Your new client onboarding process: What needs to be in it?
I’ve lost count of the amount of times I’ve heard a small firm accountancy owner talk about struggling to onboard clients effectively and efficiently. This isn’t a “nice problem to have”… Unfortunately when you are growing rapidly you can easily start to over trade and rarely have the time to onboard new clients. Sounds silly, but is often the case! This is why its important to get your new client onboarding process systemised, automated as much as possible and just working. This article explores how to get your new client onboarding process right.
Why is new client on boarding process so important to get right?
Any new client is using their first few interactions with you as a gauge of whether they made the right choice in transferring their business to you. Get the onboarding right and it sets the tone of your relationship for the rest of your working relationship. Great new client onboarding is also a prime way to get new clients to quickly recommend you to others. Get it wrong and your new hard won client could be off sooner rather than later.
At this time their entire trust in you is based on promises that you, and possibly some of your other clients have made. Trust is built up by (over) delivering on promises you make. Some of those promises can be made, and delivered on, before the first ‘work’ is done. It’s all in the series of things you do with them over the first weeks.
What’s a new client onboarding process?
Onboarding is how you welcome new clients into your firm. It’s the time when they are most unsure about you, and you can influence the way you’ll work with them for years. Get it wrong, and you’re likely to reduce the profit you make from them, before doing any chargeable work!
You’ll be addressing their questions and concerns, ensuring they understand the services available to them, getting them set up on all your systems (as well as all the regulatory stuff).
Most small firms know the regulatory stuff. Some manage it well and in others it is a bit hit and miss. In many places it takes longer than it should, doesn’t make clients feel really special and rarely gets them trained up to help you.

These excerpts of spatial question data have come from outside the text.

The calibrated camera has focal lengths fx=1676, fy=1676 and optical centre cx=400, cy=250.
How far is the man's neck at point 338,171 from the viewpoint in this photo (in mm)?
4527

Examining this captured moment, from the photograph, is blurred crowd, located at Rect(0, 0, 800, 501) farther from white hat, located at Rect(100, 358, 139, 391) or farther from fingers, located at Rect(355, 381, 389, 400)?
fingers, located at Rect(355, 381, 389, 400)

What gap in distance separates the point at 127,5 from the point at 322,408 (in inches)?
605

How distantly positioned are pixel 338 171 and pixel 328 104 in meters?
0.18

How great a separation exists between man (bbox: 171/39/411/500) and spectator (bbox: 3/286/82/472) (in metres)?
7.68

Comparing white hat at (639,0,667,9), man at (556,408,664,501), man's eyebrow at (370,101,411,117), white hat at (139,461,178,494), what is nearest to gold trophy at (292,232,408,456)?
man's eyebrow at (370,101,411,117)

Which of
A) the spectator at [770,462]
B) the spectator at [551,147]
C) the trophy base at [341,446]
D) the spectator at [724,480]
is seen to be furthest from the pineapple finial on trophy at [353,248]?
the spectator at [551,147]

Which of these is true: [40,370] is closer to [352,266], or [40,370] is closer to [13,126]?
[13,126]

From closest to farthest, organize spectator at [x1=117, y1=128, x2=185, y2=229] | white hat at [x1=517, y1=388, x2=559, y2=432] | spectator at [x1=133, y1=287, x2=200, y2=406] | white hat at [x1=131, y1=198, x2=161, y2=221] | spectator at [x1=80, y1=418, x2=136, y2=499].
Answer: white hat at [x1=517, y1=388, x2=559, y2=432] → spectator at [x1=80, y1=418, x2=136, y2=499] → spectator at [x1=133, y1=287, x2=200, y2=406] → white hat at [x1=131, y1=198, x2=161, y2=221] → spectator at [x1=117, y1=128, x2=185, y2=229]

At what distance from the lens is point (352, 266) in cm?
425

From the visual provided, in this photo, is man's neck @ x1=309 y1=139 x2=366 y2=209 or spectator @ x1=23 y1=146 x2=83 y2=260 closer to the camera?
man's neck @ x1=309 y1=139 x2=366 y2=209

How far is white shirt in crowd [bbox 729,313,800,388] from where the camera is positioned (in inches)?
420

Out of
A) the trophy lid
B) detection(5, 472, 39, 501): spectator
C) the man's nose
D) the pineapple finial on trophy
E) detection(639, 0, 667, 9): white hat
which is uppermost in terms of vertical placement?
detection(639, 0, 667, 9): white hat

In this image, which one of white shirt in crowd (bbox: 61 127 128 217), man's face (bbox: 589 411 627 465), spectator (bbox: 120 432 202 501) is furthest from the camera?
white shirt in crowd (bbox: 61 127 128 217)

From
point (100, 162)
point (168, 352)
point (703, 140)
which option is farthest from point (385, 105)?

Key parts in the onboarding process.
- What are your client’s needs? These should mainly come from the sales meetings you had with them, and most are probably in the offer letter. But have all your notes made it into your CRM, so your whole team will be aware (and you won’t forget?). What are their preferences for small (and irrelevant things), perhaps including biscuits?
- Team briefing: Is all the information going to your team, including the aspirational stuff that is still in your head? Things like they have 3 other companies and we want to get them too, or they are really worried about timeliness as they had to pay fines to HMRC last year.
- What’s in the information flow? You have, no doubt, got a checklist to ensure the main legal documents are returned. But, who chases it up and when? Do you have a process to flag up outstanding ones, and what parts of it are automated (emails and task reminders can happen automatically and save a lot of time). Some firms not only send emails, but also have one or two relevant staff call them to introduce themselves. It’s a good time to brief them on how you manage their year-end work, how you’ll chase them up and make sure you have a superfast turnaround time on their work.
- Making them feel really special? In your sales meetings you probably explained the onboarding process. What expectations did you leave them with, and are you exceeding them? If you are only just about meeting their expectations at this stage, you’re setting up a problem client. Are there simple little things that could help you exceed expectations now? From a ‘welcome pack’ (done differently, rather than a simple list of all the staff names), up to a small gift, or handwritten welcome card (personalised with a team/ office/ motivational photo on the front).
- When does your boarding process end? One firm deal with everything promptly, but still consider them new until they’ve had their first annual returns. In that way they get special hand-holding until their confidence in you is based on results.
Managing the onboarding process.
Having somebody, not you, who knows where every client is in the process; coordinates the response from your firm, chases the client and flags up problems sounds obvious – but many firms just tell a member of staff to do that. There’s no delegation, follow up, or discussion in weekly meetings. If your coordinator went off sick, where’s the data kept, is it electronic, (or at least available) and managed seamlessly?
How do you manage your onboarding process and how will you keep improving it?